> **What is being asked**
Turn the listing below into a Markdown table with a "No." column and a "Line" column, one row per line, numbered in order. Skip blank lines and leave the picture out.

> **Data supplied**
* * * * * * * * *
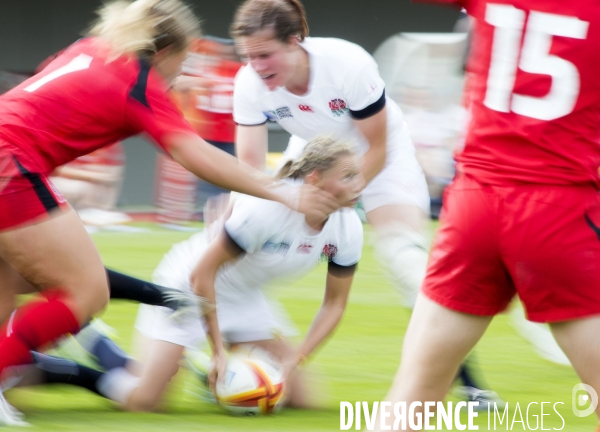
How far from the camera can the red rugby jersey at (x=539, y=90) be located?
103 inches

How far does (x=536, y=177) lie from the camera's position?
8.80 ft

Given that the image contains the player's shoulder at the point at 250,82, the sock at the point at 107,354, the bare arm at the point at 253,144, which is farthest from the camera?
the bare arm at the point at 253,144

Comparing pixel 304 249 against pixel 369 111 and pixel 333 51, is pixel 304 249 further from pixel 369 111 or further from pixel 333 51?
pixel 333 51

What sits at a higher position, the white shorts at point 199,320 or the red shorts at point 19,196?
the red shorts at point 19,196

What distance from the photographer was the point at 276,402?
4637 mm

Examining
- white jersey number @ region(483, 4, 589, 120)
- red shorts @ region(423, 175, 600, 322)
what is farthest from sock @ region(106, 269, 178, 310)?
white jersey number @ region(483, 4, 589, 120)

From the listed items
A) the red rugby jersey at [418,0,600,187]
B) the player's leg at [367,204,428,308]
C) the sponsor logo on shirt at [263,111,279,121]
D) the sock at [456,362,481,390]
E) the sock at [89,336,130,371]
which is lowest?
the sock at [456,362,481,390]

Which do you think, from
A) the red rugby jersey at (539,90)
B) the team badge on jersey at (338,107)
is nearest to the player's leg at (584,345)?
the red rugby jersey at (539,90)

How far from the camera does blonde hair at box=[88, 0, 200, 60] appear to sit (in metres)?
3.95

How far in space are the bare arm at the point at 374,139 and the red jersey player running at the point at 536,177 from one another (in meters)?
2.19

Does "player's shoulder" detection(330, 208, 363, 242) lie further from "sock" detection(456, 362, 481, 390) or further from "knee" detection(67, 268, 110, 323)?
"knee" detection(67, 268, 110, 323)

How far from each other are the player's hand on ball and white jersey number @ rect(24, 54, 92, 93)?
141 cm

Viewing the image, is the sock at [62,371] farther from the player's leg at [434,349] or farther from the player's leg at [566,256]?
the player's leg at [566,256]

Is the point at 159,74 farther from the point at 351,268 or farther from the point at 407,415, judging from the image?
the point at 407,415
* * * * * * * * *
> **Task answer**
| No. | Line |
|---|---|
| 1 | How far from the camera can the red rugby jersey at (x=539, y=90) be located? |
| 2 | 103 inches |
| 3 | How far does (x=536, y=177) lie from the camera's position? |
| 4 | 8.80 ft |
| 5 | Given that the image contains the player's shoulder at the point at 250,82, the sock at the point at 107,354, the bare arm at the point at 253,144, which is farthest from the camera? |
| 6 | the bare arm at the point at 253,144 |
| 7 | Comparing pixel 304 249 against pixel 369 111 and pixel 333 51, is pixel 304 249 further from pixel 369 111 or further from pixel 333 51? |
| 8 | pixel 333 51 |
| 9 | What sits at a higher position, the white shorts at point 199,320 or the red shorts at point 19,196? |
| 10 | the red shorts at point 19,196 |
| 11 | What distance from the photographer was the point at 276,402? |
| 12 | 4637 mm |
| 13 | Examining |
| 14 | - white jersey number @ region(483, 4, 589, 120) |
| 15 | - red shorts @ region(423, 175, 600, 322) |
| 16 | what is farthest from sock @ region(106, 269, 178, 310)? |
| 17 | white jersey number @ region(483, 4, 589, 120) |
| 18 | From the listed items |
| 19 | A) the red rugby jersey at [418,0,600,187] |
| 20 | B) the player's leg at [367,204,428,308] |
| 21 | C) the sponsor logo on shirt at [263,111,279,121] |
| 22 | D) the sock at [456,362,481,390] |
| 23 | E) the sock at [89,336,130,371] |
| 24 | which is lowest? |
| 25 | the sock at [456,362,481,390] |
| 26 | Which do you think, from |
| 27 | A) the red rugby jersey at (539,90) |
| 28 | B) the team badge on jersey at (338,107) |
| 29 | is nearest to the player's leg at (584,345)? |
| 30 | the red rugby jersey at (539,90) |
| 31 | How far from the camera does blonde hair at box=[88, 0, 200, 60] appear to sit (in metres)? |
| 32 | 3.95 |
| 33 | How far in space are the bare arm at the point at 374,139 and the red jersey player running at the point at 536,177 from one another (in meters)? |
| 34 | 2.19 |
| 35 | Does "player's shoulder" detection(330, 208, 363, 242) lie further from "sock" detection(456, 362, 481, 390) or further from "knee" detection(67, 268, 110, 323)? |
| 36 | "knee" detection(67, 268, 110, 323) |
| 37 | How far from each other are the player's hand on ball and white jersey number @ rect(24, 54, 92, 93)? |
| 38 | 141 cm |
| 39 | Viewing the image, is the sock at [62,371] farther from the player's leg at [434,349] or farther from the player's leg at [566,256]? |
| 40 | the player's leg at [566,256] |
| 41 | Is the point at 159,74 farther from the point at 351,268 or farther from the point at 407,415, judging from the image? |
| 42 | the point at 407,415 |